God and humanity are related (28-29) — He strengthens his argument by quoting their own poets, emphasizing two ideas: first, all people depend on God for their very existence (“in him we live and move and have our being”), and second, all people share a deep connection with God as his creatures (“for we are indeed his offspring”). Since we originate with God, it is foolish to think that he could ever be represented by idol statues of “gold or silver or stone” that we design in our minds and make with our hands.

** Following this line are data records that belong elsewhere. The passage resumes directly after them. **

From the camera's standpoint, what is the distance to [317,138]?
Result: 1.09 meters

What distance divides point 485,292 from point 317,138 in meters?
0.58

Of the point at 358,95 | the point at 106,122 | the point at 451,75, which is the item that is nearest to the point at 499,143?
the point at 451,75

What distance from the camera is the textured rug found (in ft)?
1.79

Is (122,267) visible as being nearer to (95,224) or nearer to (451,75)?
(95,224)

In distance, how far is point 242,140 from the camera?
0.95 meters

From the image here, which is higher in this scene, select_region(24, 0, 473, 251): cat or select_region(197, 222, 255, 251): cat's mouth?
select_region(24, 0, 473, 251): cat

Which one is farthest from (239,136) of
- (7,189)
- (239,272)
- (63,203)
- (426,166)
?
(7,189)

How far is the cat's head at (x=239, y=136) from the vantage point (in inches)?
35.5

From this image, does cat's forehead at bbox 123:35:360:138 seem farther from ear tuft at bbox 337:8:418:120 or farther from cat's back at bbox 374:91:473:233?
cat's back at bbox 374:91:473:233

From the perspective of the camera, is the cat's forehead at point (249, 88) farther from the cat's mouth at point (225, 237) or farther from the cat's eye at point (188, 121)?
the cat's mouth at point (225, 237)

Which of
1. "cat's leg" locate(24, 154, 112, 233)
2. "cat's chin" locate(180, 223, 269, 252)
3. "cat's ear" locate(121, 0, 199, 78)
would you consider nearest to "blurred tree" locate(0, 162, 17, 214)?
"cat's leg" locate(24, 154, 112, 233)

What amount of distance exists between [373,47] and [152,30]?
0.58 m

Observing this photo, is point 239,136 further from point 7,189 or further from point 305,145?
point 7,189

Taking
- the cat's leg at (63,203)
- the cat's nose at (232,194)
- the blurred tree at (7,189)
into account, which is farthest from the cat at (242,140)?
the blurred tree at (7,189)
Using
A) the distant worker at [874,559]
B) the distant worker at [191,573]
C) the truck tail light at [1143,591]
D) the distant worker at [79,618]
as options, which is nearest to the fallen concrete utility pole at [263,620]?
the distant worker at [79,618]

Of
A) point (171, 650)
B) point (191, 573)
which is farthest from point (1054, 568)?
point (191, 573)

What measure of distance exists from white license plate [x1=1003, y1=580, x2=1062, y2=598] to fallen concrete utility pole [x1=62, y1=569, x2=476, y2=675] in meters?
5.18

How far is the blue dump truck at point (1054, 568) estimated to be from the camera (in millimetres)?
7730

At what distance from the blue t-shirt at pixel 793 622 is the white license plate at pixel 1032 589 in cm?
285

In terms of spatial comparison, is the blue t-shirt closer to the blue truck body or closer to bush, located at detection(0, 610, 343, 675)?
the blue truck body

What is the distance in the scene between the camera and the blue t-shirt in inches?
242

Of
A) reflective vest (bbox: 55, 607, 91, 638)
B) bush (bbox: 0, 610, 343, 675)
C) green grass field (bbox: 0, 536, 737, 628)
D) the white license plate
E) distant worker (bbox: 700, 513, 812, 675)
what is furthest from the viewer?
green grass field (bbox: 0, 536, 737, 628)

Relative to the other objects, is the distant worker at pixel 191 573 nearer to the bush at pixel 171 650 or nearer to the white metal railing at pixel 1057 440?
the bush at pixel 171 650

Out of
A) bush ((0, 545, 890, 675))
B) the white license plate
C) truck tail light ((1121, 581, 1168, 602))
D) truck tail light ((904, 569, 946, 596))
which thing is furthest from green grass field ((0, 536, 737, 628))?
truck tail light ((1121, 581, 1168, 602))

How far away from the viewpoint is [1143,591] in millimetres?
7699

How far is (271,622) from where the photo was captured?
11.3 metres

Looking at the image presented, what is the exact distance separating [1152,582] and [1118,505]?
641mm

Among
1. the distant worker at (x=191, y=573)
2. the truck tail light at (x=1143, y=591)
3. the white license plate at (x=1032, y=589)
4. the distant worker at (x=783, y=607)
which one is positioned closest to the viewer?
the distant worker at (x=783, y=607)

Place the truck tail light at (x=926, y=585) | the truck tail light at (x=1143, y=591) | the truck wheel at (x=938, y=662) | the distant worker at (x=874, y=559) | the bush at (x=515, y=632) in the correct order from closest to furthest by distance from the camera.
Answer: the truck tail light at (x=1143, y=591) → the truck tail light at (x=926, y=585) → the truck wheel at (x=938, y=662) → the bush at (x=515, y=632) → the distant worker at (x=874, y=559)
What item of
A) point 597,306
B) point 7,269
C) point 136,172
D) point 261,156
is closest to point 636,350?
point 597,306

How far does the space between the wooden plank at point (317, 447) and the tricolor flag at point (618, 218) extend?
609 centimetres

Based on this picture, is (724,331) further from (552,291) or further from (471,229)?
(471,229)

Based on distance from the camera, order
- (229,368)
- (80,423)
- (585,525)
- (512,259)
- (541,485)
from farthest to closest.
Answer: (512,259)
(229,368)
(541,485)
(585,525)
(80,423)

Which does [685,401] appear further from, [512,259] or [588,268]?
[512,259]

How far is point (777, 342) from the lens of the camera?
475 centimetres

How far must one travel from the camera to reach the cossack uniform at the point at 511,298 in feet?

Conclusion: call to repent (30-31) — In light of this reality, Paul concludes by urging the Athenians to abandon idolatry and worship this God: “The times of ignorance God overlooked, but now he commands all people everywhere to repent, because he has fixed a day on which he will judge the world in righteousness by a man whom he has appointed; and of this he has given assurance to all by raising him from the dead.”
Let’s return to our imaginary gravity-denier. Such a person would be clearly out of touch with reality. Naturally, we would worry for such people because sooner or later, they will be forced to learn the reality of gravity the hard way. Sometimes, little boys think they can fly like Superman until gravity brings them down to earth—their parents hoping that the cost of such a lesson isn’t too damaging. Compassion would compel us to say to such people, “One day, you will come face to face with the reality of gravity so you need to recognize it now. If you don’t, you might fall and never recover.”
We need to think this way about God. The next time we speak to others about him, regardless of how it is received, we should never feel like we are imposing our beliefs upon them. Rather, we should think of it in terms of explaining reality, explaining what is. The way Paul preaches in Athens indicates he was not simply sharing his view with them. He was making bold assertions about the way the world is and ended by calling them to change their lives completely. Yet, he managed to do all this with tact and love.
People may not like the consequences of such a reality, namely, that we are answerable to this God in judgment (24:25), but that is beside the point. God is. And though God has allowed people to walk in ignorance in the past (“the times of ignorance God overlooked”), now that Jesus has come, “all people everywhere” (including God-deniers) must turn from falsehoods to reality. There’s urgency here because God has “fixed a day” when there will be no more second chances. Would that we shared Paul’s conviction!
Every time we take a breath or move our bodies, we are reminded that we live and exist only because of the reality of this wonderful, terrifying, patient, just, lovely God. His divine nature can be discerned by the beautiful, ordered world he created (Rom. 1:18-20; Psa. 19:1-6), but his mind and will for us is revealed through the gift of his word (1 Cor. 2:6-13). In that word we meet Jesus, God’s final Word, the definitive revelation of God, the “exact imprint of his nature” (Heb. 1:1-3; cf. Jn. 14:9), “the image of the invisible God” (Col. 1:15). God sent his Son to this earth because he wants to be known and found by us. It is only in Jesus that we can “know” God (Jn. 1:18; 17:3) and find God (14:6; Acts 4:12). God has assured us that judgment will come “by raising him from the dead.” Jesus is now in heaven awaiting his return and awaiting the lost to face the reality of God and turn to him.